| WORK INSTRUCTIONS |
Please copy out the part of the material below that opens with the line containing "What is the distance" and runs through the end of the material, including both ends.

| INPUT FOR THIS TASK |
──────────────────────────────
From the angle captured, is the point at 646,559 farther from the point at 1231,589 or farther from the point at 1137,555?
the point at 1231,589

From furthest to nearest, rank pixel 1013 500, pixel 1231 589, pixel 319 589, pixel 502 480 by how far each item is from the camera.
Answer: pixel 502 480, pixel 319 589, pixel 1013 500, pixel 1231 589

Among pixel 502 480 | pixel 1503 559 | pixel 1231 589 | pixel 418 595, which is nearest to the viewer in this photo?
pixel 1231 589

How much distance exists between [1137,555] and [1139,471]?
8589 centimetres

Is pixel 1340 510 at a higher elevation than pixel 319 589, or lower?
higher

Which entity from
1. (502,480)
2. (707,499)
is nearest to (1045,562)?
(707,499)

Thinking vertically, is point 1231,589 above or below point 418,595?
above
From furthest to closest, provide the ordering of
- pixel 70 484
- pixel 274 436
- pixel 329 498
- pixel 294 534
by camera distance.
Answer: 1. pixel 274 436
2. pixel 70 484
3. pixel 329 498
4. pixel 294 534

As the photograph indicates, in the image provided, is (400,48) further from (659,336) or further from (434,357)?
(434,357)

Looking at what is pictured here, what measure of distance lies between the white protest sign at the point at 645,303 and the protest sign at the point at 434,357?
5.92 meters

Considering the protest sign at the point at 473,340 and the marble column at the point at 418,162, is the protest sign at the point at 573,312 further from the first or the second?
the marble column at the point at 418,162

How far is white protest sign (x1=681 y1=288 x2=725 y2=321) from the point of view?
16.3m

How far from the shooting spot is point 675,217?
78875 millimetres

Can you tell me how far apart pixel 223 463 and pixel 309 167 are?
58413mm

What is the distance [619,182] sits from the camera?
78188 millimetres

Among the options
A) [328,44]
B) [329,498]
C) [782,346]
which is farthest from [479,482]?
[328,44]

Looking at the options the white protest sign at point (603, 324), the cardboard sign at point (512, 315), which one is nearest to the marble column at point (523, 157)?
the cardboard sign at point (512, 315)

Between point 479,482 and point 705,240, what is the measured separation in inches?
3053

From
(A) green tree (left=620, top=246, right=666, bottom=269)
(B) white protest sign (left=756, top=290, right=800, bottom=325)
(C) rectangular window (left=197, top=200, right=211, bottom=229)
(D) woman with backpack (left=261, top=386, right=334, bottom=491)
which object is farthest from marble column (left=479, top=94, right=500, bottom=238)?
──────────────────────────────
| EXERCISE RESPONSE |
What is the distance [619,182] sits from the camera?
78188 millimetres

Among the options
A) [328,44]
B) [329,498]
C) [782,346]
which is farthest from [479,482]?
[328,44]

Looking at the options the white protest sign at point (603, 324), the cardboard sign at point (512, 315), which one is nearest to the marble column at point (523, 157)?
the cardboard sign at point (512, 315)

Between point 479,482 and point 705,240, what is the measured separation in inches?
3053

From
(A) green tree (left=620, top=246, right=666, bottom=269)
(B) white protest sign (left=756, top=290, right=800, bottom=325)
(C) rectangular window (left=197, top=200, right=211, bottom=229)
(D) woman with backpack (left=261, top=386, right=334, bottom=491)
which object is farthest from marble column (left=479, top=94, right=500, bottom=238)?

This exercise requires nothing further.